### Prompt
Reproduce exactly the lines from the top of the records below through the line holding "category: robin".

*** Records shown ***

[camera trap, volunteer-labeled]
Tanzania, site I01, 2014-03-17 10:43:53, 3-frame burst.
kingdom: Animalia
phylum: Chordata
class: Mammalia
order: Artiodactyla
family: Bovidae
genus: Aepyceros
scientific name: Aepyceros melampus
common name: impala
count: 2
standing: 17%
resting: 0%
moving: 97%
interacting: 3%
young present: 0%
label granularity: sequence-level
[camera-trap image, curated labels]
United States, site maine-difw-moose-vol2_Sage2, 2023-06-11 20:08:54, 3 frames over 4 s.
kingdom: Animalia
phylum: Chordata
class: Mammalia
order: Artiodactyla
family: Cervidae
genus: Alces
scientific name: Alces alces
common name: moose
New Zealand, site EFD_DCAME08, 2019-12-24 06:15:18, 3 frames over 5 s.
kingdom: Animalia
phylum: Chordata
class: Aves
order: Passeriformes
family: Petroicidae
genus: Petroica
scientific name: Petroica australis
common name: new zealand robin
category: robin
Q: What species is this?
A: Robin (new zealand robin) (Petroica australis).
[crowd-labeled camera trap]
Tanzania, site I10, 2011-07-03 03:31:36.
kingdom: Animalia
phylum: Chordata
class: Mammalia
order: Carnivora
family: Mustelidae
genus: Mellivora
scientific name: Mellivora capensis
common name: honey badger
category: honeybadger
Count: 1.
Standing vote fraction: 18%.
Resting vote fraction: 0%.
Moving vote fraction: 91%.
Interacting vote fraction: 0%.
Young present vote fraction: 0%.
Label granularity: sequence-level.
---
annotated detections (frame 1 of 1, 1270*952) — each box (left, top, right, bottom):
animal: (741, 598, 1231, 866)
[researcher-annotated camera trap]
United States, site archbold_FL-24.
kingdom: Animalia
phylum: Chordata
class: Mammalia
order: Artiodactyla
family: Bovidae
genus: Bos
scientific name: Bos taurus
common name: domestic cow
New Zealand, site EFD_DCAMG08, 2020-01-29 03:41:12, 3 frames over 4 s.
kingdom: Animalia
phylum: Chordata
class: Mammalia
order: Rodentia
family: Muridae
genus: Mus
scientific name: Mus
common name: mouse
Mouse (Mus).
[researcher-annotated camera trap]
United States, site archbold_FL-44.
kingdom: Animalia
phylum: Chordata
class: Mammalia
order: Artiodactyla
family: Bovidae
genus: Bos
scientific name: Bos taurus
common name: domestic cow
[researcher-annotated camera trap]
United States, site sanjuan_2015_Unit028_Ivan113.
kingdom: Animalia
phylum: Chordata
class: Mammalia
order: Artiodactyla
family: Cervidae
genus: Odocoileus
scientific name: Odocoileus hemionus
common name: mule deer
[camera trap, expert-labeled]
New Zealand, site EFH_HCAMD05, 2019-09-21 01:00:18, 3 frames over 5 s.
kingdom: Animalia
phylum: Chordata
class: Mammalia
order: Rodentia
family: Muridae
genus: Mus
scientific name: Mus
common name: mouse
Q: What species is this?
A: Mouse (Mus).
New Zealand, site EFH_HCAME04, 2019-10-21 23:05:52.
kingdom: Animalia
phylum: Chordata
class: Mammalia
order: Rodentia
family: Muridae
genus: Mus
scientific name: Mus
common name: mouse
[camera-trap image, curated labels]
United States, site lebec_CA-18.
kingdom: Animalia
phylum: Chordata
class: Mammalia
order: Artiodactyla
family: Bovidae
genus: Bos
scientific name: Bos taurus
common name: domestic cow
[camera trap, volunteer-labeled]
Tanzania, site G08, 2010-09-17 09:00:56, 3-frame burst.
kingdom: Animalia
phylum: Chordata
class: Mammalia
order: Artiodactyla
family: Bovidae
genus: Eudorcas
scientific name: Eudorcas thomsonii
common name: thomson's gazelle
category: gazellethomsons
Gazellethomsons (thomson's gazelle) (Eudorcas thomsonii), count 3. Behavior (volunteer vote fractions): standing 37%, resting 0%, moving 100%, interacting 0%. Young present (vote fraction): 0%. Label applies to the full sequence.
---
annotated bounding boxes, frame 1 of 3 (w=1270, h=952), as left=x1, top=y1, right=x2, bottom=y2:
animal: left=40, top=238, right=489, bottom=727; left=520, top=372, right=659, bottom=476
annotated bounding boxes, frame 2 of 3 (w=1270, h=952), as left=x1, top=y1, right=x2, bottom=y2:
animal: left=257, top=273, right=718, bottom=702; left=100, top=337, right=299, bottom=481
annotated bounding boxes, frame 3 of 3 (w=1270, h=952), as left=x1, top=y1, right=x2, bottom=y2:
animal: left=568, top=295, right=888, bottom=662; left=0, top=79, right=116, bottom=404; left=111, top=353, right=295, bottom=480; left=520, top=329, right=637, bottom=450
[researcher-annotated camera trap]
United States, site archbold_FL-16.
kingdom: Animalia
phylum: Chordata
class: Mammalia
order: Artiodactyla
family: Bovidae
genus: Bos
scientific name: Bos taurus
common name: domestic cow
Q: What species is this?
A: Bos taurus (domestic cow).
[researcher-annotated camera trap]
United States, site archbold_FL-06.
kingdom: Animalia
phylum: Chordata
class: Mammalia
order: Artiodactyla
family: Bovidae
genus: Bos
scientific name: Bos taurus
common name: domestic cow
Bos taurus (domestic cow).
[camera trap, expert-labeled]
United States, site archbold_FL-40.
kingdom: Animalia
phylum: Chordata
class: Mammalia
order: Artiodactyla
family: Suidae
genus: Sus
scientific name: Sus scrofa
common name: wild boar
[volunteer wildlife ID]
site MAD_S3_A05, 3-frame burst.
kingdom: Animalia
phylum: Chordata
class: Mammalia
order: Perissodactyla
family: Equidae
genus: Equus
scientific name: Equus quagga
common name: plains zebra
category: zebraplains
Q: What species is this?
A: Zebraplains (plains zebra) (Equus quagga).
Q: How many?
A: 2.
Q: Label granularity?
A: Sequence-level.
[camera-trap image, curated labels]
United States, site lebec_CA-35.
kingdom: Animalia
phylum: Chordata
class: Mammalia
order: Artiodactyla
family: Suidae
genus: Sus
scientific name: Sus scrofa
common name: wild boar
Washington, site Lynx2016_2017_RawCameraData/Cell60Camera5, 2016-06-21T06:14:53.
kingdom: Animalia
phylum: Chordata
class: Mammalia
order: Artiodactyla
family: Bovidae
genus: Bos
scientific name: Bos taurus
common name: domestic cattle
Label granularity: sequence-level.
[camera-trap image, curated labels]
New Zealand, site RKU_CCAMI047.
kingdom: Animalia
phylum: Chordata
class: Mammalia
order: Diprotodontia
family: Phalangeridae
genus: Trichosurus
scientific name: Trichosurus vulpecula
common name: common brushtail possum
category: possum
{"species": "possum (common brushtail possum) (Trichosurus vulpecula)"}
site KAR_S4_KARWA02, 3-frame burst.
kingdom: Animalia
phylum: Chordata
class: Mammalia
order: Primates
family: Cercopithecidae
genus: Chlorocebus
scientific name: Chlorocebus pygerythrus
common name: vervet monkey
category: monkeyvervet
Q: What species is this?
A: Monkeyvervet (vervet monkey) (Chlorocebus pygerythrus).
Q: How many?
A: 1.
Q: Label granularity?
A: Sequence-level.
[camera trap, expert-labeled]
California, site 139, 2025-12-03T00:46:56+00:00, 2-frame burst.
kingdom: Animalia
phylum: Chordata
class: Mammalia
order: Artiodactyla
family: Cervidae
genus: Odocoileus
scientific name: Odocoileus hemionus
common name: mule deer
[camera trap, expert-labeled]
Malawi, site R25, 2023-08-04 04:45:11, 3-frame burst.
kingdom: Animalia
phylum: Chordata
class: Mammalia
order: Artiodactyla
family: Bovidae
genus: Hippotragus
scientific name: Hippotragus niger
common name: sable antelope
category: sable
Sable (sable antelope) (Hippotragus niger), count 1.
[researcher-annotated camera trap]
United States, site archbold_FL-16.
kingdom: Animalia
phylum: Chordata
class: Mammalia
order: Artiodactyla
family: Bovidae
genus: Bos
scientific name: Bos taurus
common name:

*** End of Records shown ***

### Task response
[camera trap, volunteer-labeled]
Tanzania, site I01, 2014-03-17 10:43:53, 3-frame burst.
kingdom: Animalia
phylum: Chordata
class: Mammalia
order: Artiodactyla
family: Bovidae
genus: Aepyceros
scientific name: Aepyceros melampus
common name: impala
count: 2
standing: 17%
resting: 0%
moving: 97%
interacting: 3%
young present: 0%
label granularity: sequence-level
[camera-trap image, curated labels]
United States, site maine-difw-moose-vol2_Sage2, 2023-06-11 20:08:54, 3 frames over 4 s.
kingdom: Animalia
phylum: Chordata
class: Mammalia
order: Artiodactyla
family: Cervidae
genus: Alces
scientific name: Alces alces
common name: moose
New Zealand, site EFD_DCAME08, 2019-12-24 06:15:18, 3 frames over 5 s.
kingdom: Animalia
phylum: Chordata
class: Aves
order: Passeriformes
family: Petroicidae
genus: Petroica
scientific name: Petroica australis
common name: new zealand robin
category: robin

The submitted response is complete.